Geradezu vorbildlich stehen Schillers Freunde in Leipzig für das Ringen um eine sensible Menschen- und Künstlerseele, für die der Humanist und wachsende Kunstklassiker mit einem Hymnus dankte. Leipzig war der Ausgangspunkt für das Bewahren eines genialen Idealisten und humanistischen Philosophen, der sein Konzept der ästhetischen Erziehung des Menschengeschlechts noch genauer formulieren sollte.

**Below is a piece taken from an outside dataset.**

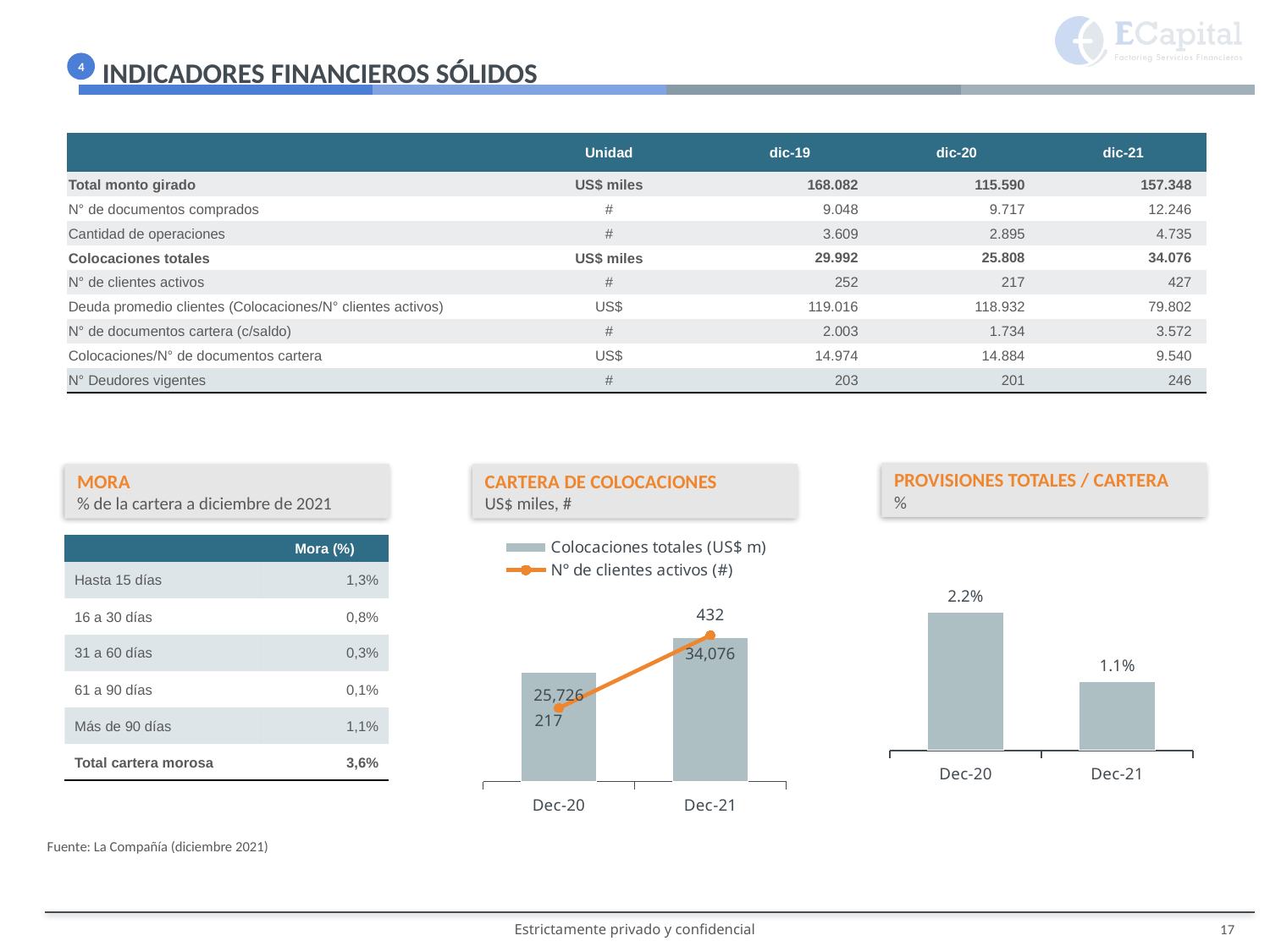
In the PROVISIONES TOTALES / CARTERA chart, what is the difference between the Dec-20 and Dec-21 values? 1.1% In the CARTERA DE COLOCACIONES chart, how many N° de clientes activos are shown for Dec-20? 217 In the PROVISIONES TOTALES / CARTERA chart, which period has the higher value? Dec-20 In the CARTERA DE COLOCACIONES chart, what is the value of Colocaciones totales for Dec-21? 34,076 In the CARTERA DE COLOCACIONES chart, what is the value of Colocaciones totales for Dec-20? 25,726 In the CARTERA DE COLOCACIONES chart, by how much did N° de clientes activos increase from Dec-20 to Dec-21? 215 In the CARTERA DE COLOCACIONES chart, how many series does the legend list? 2 In the PROVISIONES TOTALES / CARTERA chart, what is the value for Dec-20? 2.2% In the CARTERA DE COLOCACIONES chart, how many N° de clientes activos are shown for Dec-21? 432 In the PROVISIONES TOTALES / CARTERA chart, what is the value for Dec-21? 1.1% In the CARTERA DE COLOCACIONES chart, do Colocaciones totales rise or fall from Dec-20 to Dec-21? rise What kind of chart is the PROVISIONES TOTALES / CARTERA chart? bar chart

Vor allem in Zeiten revolutionärer Umbrüche, Gewalt und Krieg. Am 02.07.1796 schreibt er seinem geistigen Verwandten Goethe (mit dem er im Gegensatz zu Körner nie auf „Du und Du“ stand) folgende Zeilen: „Gegenüber dem Vortrefflichen gibt es keine größere Freiheit als die Liebe.“
Vielleicht ergänzt man mit so einer Sentenz die Botschaft am und im Schillerhaus. Vortrefflich war die die Freundschaft der Bundesgenossen 1785 in Leipzig allemal, um Schiller auf dem Weg zu helfen, ihn von Sorgen zu befreien. „Seid umschlungen, Millionen!“ war die Universalantwort darauf.
Ganz gleich, wann gedacht und beinahe egal, wann aufgeschrieben. Es ist nur … wegen des Schildes.